### DIRECTIVE:
Reproduce every one of the entries below word for word.

---------- DATA ENTRIES

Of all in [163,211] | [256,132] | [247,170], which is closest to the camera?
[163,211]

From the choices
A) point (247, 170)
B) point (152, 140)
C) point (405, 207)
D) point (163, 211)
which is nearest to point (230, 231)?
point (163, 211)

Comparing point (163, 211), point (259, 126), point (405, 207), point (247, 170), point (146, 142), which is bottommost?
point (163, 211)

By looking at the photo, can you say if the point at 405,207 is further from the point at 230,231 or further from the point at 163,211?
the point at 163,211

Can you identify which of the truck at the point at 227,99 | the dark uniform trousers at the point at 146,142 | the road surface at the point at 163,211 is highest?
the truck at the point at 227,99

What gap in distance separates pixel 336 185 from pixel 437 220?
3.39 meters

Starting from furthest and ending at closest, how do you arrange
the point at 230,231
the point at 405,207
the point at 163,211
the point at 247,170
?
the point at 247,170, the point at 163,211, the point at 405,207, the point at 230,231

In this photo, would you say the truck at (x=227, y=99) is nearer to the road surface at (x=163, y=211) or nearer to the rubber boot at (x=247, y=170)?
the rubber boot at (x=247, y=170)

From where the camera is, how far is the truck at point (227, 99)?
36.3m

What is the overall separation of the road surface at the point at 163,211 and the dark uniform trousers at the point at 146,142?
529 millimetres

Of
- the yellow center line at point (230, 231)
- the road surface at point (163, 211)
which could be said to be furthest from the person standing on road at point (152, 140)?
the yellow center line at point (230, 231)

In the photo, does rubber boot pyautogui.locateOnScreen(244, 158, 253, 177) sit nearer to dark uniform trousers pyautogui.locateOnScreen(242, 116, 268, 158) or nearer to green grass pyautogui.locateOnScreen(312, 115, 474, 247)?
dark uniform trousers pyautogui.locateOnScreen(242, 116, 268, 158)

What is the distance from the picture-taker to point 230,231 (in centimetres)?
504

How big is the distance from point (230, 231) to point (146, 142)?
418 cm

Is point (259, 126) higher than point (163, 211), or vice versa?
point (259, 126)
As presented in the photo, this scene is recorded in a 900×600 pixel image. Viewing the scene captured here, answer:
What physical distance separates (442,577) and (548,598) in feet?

--------------------

### RESULT:
Of all in [163,211] | [256,132] | [247,170], which is closest to the camera?
[163,211]

From the choices
A) point (247, 170)
B) point (152, 140)
C) point (405, 207)
D) point (163, 211)
which is nearest to point (230, 231)?
point (163, 211)

Comparing point (163, 211), point (259, 126), point (405, 207), point (247, 170), point (146, 142), which is bottommost?
point (163, 211)

By looking at the photo, can you say if the point at 405,207 is further from the point at 230,231 or further from the point at 163,211?
the point at 163,211

Can you identify which of the truck at the point at 227,99 | the dark uniform trousers at the point at 146,142 | the road surface at the point at 163,211 is highest?
the truck at the point at 227,99

What gap in distance separates pixel 336 185 from pixel 437 220?
3.39 meters

Starting from furthest and ending at closest, how do you arrange
the point at 230,231
the point at 405,207
the point at 163,211
the point at 247,170
?
the point at 247,170, the point at 163,211, the point at 405,207, the point at 230,231

In this photo, would you say the truck at (x=227, y=99) is nearer to the road surface at (x=163, y=211) or nearer to the rubber boot at (x=247, y=170)?
the rubber boot at (x=247, y=170)

From where the camera is, how far is the truck at point (227, 99)?
36.3m

What is the overall separation of the road surface at the point at 163,211 and the dark uniform trousers at the point at 146,142?
529 millimetres

Of
- the yellow center line at point (230, 231)
- the road surface at point (163, 211)
which could be said to be furthest from the person standing on road at point (152, 140)?
the yellow center line at point (230, 231)

In the photo, does rubber boot pyautogui.locateOnScreen(244, 158, 253, 177) sit nearer to dark uniform trousers pyautogui.locateOnScreen(242, 116, 268, 158) or nearer to green grass pyautogui.locateOnScreen(312, 115, 474, 247)?
dark uniform trousers pyautogui.locateOnScreen(242, 116, 268, 158)

What is the distance from the picture-taker to point 230,231 (in centimetres)?
504

How big is the distance from point (230, 231) to point (146, 142)?
418 cm

Is point (259, 126) higher than point (163, 211), or vice versa?
point (259, 126)
As presented in the photo, this scene is recorded in a 900×600 pixel image. Viewing the scene captured here, answer:
What physical distance separates (442,577) and (548,598) in feet?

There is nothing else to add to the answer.